◆ **Text block**

5 Micro-Habits To Fight Your Insecurities and Be More Confident
Photo by Anthony Intraversato on Unsplash

We don’t like to talk about our insecurities. We feel vulnerable and exposed. It makes you feel like there’s something wrong with you. No one else will understand how you feel. Even worse, what if they laugh at you?

Your mouth feels dry, you can’t breathe, and you suffer from headaches or muscle tension. You can’t work. Nor can you focus. Oh! You don’t even feel safe taking calculated risks as you don’t trust yourself.

Guess what! You are not alone.

Almost everyone else feels the same way.

Even the loudest (and the proudest) guy at the party is putting up a show. Deep down, he is only overcompensating for a sense of inadequacy. Sure. We need fear as a protective instinct.

Without it, what would stop us from peeing on the electric fence, going swimming in a pool full of crocs, or putting our hands in the blender — along with other things? After all, the programming of fear used to save our butts from wild animals back when we used to live in caves.

I mean, who wouldn’t want to be saved from the occasional saber-toothed tiger or woolly mammoth? Those guys were no joke.

◆ **Information shown**
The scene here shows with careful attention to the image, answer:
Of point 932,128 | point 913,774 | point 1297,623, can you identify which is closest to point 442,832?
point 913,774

◆ **Stated goal**
How would you say "Almost everyone else feels the same way." from the article on insecurities in Spanish? The lines are separate material, unrelated to the article on insecurities.

◆ **Response**
Casi todos los demás se sienten de la misma manera.